The Wall Street Journal’s Jon Emont writes how, despite efforts of America and its allies to expand the production of key minerals in other countries, Chinese companies are becoming more dominant, not less. Emont reports that Chinese processing plants in the Indonesian archipelago are pumping out vast quantities of nickel, while the Switzerland-based mining giant Glencore is suspending operations in New Caledonia. The U.K.’s Horizonte Minerals, whose new Brazilian mine was expected to become a major Western source, said recently that investors had bailed, citing oversupply in the market. Four nickel mines in Western Australia are winding down and lithium projects in the U.S. and Australia have been postponed or suspended after a surge in Chinese production. As Emont writes, “China’s miners are deep-pocketed and aggressive, making bets in resource-rich countries that Western companies have long viewed as corrupt or unstable.”
Another unintended consequence of the push for electrification is that rogue actors will have an easier time committing a cyber attack. “As more electric cars are online, this risk grows,” the Energy Department warns. President Biden has warned that vehicles made in China would collect sensitive data about Americans and even mess with the grid.
I’m convinced by my dear friend, Dan, who has been working in the renewable energy industry for over a decade, that we need to transition away from fossil fuels. But if we are going to push for a future of electric cars, we need to add a whole lot more of energy to the grid. One hopeful approach could involve fusion, which could deliver limitless energy without any environmental cost. But, here too, we see that China is beating us to the finish line. China isn’t just outspending us. They are outsmarting us.
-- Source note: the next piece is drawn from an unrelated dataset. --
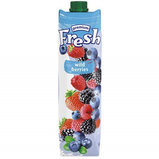 Premium Fresh Juice Wild Berries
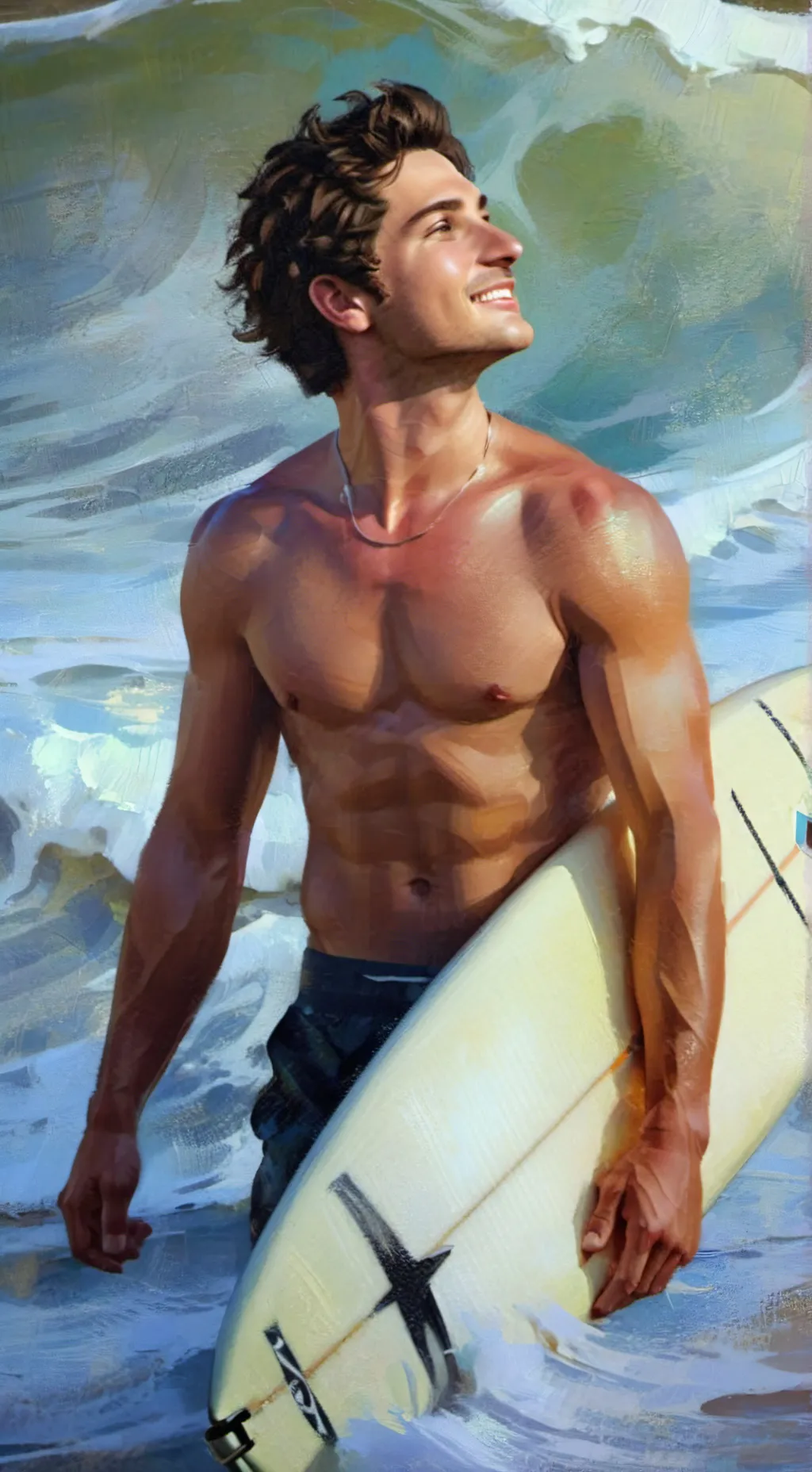ai character: Dorian Marlowe background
The Asian superpower has ten times as many Ph.D.s in fusion science and engineering as the U.S., and crews in China work around the clock and only break for the Lunar New Year.
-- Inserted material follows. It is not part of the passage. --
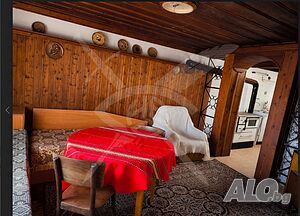 Къща в Розовец 2 - storey 100 sq. m. built-up area 500 sq. m. courtyard | Houses / Villas | Rozovets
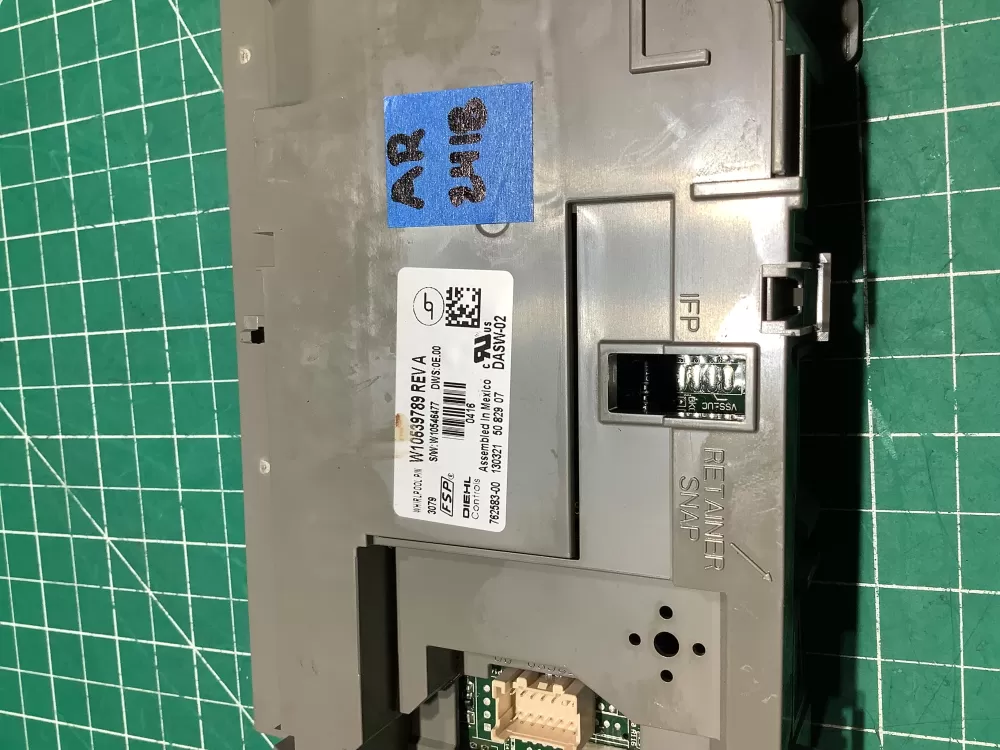 KitchenAid W10375788 W10440220 Dishwasher Control Board AZ144075 | AR2418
The issue of immigration propelled Trump to the forefront of American politics in 2016. But the anger about unchecked immigration will be nothing compared to the anger when it becomes prohibitively expensive for Americans to buy gas powered vehicles and when there won’t be enough electricity on the grid to power the things that Americans will be forced to buy. Moreover, there is a real danger if we mandate a move away from fossil fuels, while simultaneously handing the keys to China. In other words, it is crazy to mandate electric vehicles while also allowing China to control all the critical minerals that create the batteries for those cars.